Malta has a highly industrialised, service-based economy and expats working in Malta will find themselves at a pivot point between Europe, Africa and the Middle East.

Job market in Malta

Malta is popular with European retirees and workers in the online gambling industry. It also attracts foreign investors with a well-trained workforce and low labour costs. Its EU membership is attractive in its own right, but an added bonus is that the island has been less affected by various financial crises than other Eurozone countries while maintaining low unemployment rates. Still, as conditions in Europe have started to improve, so has the economy in Malta.

The Maltese economy is government-regulated, but there is a large emphasis on free enterprise and privatisation. The economy depends on foreign trade, electronics manufacturing, tourism, online gambling and financial services. There is a growing film industry and many well-known movies have been filmed in Malta. It also houses one of the largest merchant marine fleets in the world, attracting international shipping companies with favourable legislation and low taxes.

The online gambling sector attracts a large amount of foreign workers and is a major contributor to Malta’s expat population, being one of the few countries in the world to grant licenses to online gambling operators. 

Finding a job in Malta

Most expats who don’t speak Maltese end up working in IT, internet gaming and call centres, or set up their own business in the country. Smaller businesses prefer local candidates who demand lower salaries and don’t need to adapt as much.
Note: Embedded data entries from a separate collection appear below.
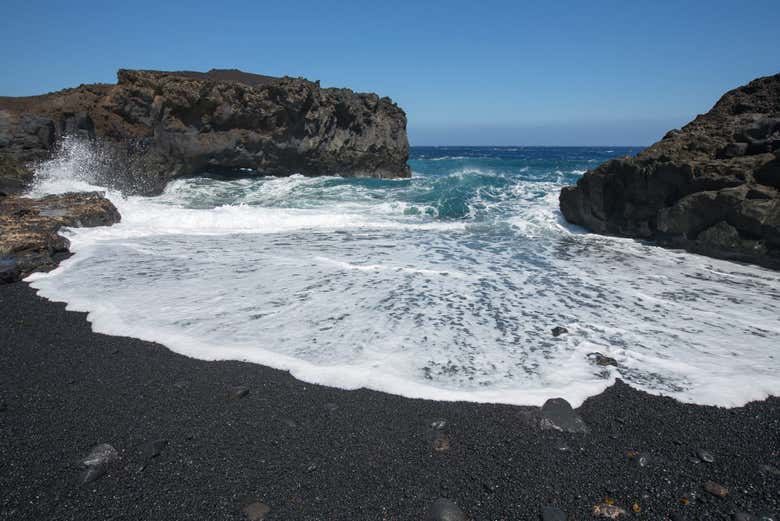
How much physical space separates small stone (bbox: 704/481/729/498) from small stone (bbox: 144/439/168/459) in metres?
2.90

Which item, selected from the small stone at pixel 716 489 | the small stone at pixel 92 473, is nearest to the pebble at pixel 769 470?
the small stone at pixel 716 489

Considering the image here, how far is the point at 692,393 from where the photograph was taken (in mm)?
3131

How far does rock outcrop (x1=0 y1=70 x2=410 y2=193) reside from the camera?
1391cm

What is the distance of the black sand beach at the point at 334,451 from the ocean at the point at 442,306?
0.90 feet

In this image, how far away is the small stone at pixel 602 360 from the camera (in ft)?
11.6

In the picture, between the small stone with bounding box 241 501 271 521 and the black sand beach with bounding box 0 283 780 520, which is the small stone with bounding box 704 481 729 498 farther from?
the small stone with bounding box 241 501 271 521

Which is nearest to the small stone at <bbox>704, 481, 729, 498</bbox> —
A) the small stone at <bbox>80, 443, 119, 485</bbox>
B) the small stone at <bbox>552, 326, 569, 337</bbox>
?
the small stone at <bbox>552, 326, 569, 337</bbox>

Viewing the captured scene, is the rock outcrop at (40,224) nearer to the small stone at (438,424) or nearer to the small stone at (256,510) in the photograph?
the small stone at (256,510)

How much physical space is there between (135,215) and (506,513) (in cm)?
1106

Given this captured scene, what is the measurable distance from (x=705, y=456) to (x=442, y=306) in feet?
8.89

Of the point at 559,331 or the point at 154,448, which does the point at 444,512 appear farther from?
the point at 559,331

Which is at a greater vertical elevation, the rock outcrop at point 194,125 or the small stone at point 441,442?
the rock outcrop at point 194,125

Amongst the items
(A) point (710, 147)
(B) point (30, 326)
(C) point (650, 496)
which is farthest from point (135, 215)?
(A) point (710, 147)

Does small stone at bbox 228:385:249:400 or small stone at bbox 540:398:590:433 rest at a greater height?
small stone at bbox 228:385:249:400
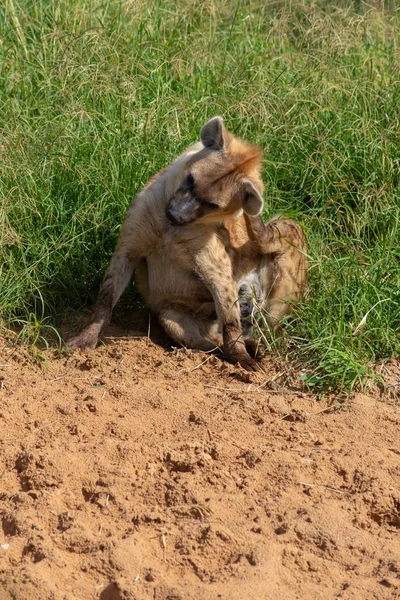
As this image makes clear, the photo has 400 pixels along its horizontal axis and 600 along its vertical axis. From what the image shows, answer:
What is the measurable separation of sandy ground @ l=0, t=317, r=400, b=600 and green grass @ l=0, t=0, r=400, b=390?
493mm

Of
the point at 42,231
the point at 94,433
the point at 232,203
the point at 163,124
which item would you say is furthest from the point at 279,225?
the point at 94,433

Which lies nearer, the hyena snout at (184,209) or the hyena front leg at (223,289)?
the hyena snout at (184,209)

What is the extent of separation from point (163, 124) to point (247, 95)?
648 mm

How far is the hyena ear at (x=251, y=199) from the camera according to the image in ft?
16.1

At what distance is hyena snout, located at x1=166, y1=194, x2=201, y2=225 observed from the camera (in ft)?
16.1

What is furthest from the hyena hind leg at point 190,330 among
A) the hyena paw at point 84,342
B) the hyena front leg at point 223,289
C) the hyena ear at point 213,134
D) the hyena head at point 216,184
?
the hyena ear at point 213,134

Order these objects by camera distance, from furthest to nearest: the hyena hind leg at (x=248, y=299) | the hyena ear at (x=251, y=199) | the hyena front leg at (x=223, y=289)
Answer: the hyena hind leg at (x=248, y=299) < the hyena front leg at (x=223, y=289) < the hyena ear at (x=251, y=199)

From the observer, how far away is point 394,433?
435 cm

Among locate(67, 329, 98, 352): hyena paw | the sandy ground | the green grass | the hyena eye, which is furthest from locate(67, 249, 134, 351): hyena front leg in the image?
the hyena eye

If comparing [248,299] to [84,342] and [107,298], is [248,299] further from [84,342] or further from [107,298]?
[84,342]

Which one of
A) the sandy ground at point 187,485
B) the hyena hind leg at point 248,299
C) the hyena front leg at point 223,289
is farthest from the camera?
the hyena hind leg at point 248,299

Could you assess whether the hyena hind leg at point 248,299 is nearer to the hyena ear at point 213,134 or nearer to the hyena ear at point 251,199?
the hyena ear at point 251,199

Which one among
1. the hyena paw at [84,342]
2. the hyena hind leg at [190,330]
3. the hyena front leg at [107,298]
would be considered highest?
the hyena front leg at [107,298]

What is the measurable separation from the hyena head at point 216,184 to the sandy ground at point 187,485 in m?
0.86
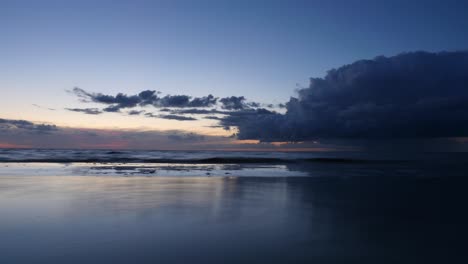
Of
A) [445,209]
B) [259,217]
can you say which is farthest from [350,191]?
[259,217]

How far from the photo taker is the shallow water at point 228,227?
22.8ft

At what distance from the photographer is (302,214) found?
1124 centimetres

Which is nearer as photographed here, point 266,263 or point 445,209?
point 266,263

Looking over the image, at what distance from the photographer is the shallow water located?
6.96m

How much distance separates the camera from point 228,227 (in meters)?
9.38

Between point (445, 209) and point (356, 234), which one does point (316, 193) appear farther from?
point (356, 234)

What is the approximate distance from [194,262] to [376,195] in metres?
11.6

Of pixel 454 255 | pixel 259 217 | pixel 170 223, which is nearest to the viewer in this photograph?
pixel 454 255

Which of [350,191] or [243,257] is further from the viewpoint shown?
[350,191]

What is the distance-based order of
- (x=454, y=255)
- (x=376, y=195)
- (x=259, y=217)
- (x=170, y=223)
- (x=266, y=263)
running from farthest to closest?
Answer: (x=376, y=195) → (x=259, y=217) → (x=170, y=223) → (x=454, y=255) → (x=266, y=263)

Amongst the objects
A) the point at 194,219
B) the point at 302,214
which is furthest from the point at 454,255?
the point at 194,219

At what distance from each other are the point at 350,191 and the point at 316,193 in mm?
2048

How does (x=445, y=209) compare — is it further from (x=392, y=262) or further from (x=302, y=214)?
(x=392, y=262)

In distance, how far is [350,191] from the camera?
16.9 m
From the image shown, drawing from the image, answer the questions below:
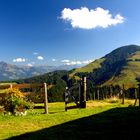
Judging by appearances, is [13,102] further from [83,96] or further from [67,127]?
[67,127]

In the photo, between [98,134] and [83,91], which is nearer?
[98,134]

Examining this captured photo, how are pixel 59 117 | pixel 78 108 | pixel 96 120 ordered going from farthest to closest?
1. pixel 78 108
2. pixel 59 117
3. pixel 96 120

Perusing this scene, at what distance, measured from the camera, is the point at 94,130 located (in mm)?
15219

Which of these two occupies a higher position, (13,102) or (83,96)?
(83,96)

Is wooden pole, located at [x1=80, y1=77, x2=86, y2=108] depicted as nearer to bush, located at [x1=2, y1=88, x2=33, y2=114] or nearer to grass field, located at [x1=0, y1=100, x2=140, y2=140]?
grass field, located at [x1=0, y1=100, x2=140, y2=140]

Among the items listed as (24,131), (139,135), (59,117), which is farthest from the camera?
(59,117)

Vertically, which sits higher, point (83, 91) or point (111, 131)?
point (83, 91)

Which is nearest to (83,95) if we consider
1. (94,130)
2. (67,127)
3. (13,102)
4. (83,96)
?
(83,96)

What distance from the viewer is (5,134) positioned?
15344 millimetres

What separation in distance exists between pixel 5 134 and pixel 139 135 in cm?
620

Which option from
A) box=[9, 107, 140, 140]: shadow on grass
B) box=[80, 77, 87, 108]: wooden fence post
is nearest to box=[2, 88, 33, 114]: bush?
box=[80, 77, 87, 108]: wooden fence post

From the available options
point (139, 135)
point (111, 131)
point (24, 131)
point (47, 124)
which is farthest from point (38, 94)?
point (139, 135)

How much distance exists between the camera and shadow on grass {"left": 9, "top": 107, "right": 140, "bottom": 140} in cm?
1380

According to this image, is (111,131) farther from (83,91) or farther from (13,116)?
(83,91)
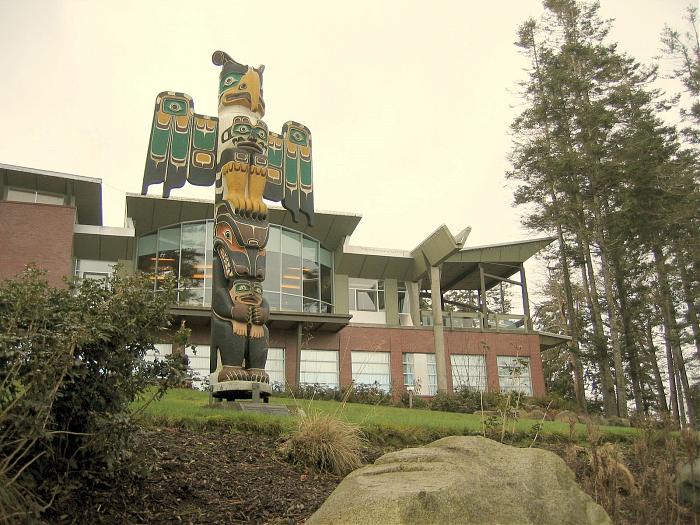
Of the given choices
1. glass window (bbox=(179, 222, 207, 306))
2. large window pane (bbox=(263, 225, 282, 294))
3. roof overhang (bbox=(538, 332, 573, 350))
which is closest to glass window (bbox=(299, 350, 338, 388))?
large window pane (bbox=(263, 225, 282, 294))

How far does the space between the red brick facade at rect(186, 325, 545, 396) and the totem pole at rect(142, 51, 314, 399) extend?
474 inches

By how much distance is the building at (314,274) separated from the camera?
26.8m

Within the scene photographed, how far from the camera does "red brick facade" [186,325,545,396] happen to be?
28641 mm

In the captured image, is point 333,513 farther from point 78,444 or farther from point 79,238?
point 79,238

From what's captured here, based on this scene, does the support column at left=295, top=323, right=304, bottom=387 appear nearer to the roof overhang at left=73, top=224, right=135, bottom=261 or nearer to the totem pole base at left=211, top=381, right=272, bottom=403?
the roof overhang at left=73, top=224, right=135, bottom=261

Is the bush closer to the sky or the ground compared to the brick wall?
closer to the ground

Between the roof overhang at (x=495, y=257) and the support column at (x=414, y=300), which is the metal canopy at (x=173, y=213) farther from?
the roof overhang at (x=495, y=257)

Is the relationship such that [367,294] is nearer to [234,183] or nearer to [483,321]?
[483,321]

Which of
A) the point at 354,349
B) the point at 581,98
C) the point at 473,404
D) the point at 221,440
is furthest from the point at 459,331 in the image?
the point at 221,440

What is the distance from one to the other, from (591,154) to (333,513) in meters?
26.6

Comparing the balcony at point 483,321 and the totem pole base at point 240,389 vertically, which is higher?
the balcony at point 483,321

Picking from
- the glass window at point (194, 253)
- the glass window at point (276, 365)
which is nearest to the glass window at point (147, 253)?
the glass window at point (194, 253)

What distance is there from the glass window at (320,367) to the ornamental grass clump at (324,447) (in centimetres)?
1949

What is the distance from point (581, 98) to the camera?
3062 cm
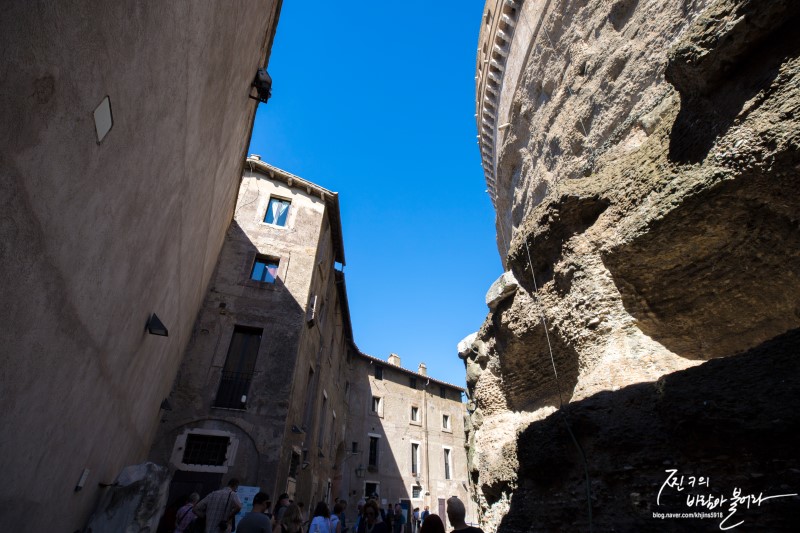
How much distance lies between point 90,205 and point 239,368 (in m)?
8.19

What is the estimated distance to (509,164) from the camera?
9.60 m

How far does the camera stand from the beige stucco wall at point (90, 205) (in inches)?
97.0

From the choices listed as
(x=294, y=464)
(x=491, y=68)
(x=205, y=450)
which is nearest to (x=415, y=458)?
(x=294, y=464)

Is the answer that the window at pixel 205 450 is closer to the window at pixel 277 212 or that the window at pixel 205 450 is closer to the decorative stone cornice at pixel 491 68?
the window at pixel 277 212

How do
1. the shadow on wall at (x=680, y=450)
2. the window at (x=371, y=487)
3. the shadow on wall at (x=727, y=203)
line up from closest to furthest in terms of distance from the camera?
the shadow on wall at (x=680, y=450) < the shadow on wall at (x=727, y=203) < the window at (x=371, y=487)

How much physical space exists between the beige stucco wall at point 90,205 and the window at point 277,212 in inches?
256

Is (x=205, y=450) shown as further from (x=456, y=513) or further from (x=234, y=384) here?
(x=456, y=513)

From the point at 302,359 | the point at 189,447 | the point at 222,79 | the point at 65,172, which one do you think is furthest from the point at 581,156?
the point at 189,447

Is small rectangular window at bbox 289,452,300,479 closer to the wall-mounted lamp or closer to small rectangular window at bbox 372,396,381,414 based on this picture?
the wall-mounted lamp

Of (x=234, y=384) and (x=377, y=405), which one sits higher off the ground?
(x=377, y=405)

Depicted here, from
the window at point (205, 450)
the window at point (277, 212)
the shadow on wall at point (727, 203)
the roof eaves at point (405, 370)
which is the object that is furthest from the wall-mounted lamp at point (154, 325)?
the roof eaves at point (405, 370)

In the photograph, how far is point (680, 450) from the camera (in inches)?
95.9

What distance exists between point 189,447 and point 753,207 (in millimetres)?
11047

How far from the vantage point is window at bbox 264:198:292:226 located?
13.1 metres
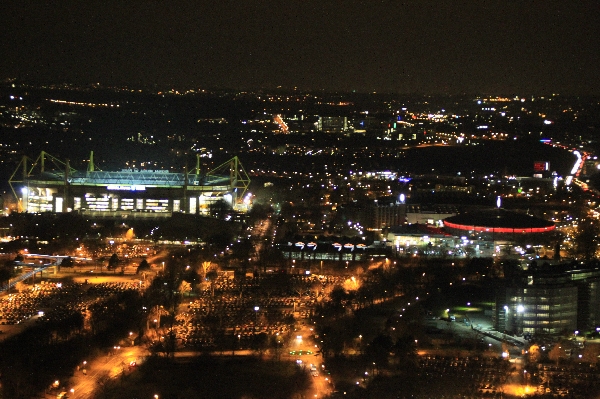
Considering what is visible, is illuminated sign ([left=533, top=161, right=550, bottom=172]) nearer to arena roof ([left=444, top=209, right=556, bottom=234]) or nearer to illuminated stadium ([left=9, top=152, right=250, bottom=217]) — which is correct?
illuminated stadium ([left=9, top=152, right=250, bottom=217])

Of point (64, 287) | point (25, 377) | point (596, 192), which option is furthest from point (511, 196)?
point (25, 377)

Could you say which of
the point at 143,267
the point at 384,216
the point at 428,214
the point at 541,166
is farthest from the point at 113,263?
the point at 541,166

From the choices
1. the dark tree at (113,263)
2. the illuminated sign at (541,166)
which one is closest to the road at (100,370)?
the dark tree at (113,263)

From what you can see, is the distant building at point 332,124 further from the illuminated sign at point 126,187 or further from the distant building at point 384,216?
the distant building at point 384,216

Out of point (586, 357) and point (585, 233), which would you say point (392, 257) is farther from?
point (586, 357)

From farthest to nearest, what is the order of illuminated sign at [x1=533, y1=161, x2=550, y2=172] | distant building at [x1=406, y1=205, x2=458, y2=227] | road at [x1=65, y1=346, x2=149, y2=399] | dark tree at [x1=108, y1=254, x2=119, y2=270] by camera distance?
illuminated sign at [x1=533, y1=161, x2=550, y2=172] < distant building at [x1=406, y1=205, x2=458, y2=227] < dark tree at [x1=108, y1=254, x2=119, y2=270] < road at [x1=65, y1=346, x2=149, y2=399]

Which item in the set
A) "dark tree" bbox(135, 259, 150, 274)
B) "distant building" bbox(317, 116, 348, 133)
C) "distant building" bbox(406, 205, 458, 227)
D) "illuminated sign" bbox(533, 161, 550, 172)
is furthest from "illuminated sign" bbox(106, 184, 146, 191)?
"distant building" bbox(317, 116, 348, 133)

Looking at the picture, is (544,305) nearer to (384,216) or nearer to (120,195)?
(384,216)

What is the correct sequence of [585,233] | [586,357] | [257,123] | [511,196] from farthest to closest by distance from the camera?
[257,123], [511,196], [585,233], [586,357]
Another plausible avenue for expats is to work for a Maltese company with foreign interests.

Although it is easier for citizens of the EU, it can be difficult for expats from other countries to find a job in Malta. These foreign nationals require a Maltese work permit and a local job offer, as well as possess skills that are lacking in the country and work in a sector with a particular demand for workers.

Expats looking for a job in Malta should search online or through local newspaper listings, or consider working through a recruitment agent. Organisations such as the Malta Chamber of Commerce host seminars and gatherings which provide a good way to network with other expats.

The working week in Malta differs according to industry, although employees should not work more than 48 hours a week by law, unless they consent to do so. In most cases, employers are required to pay overtime.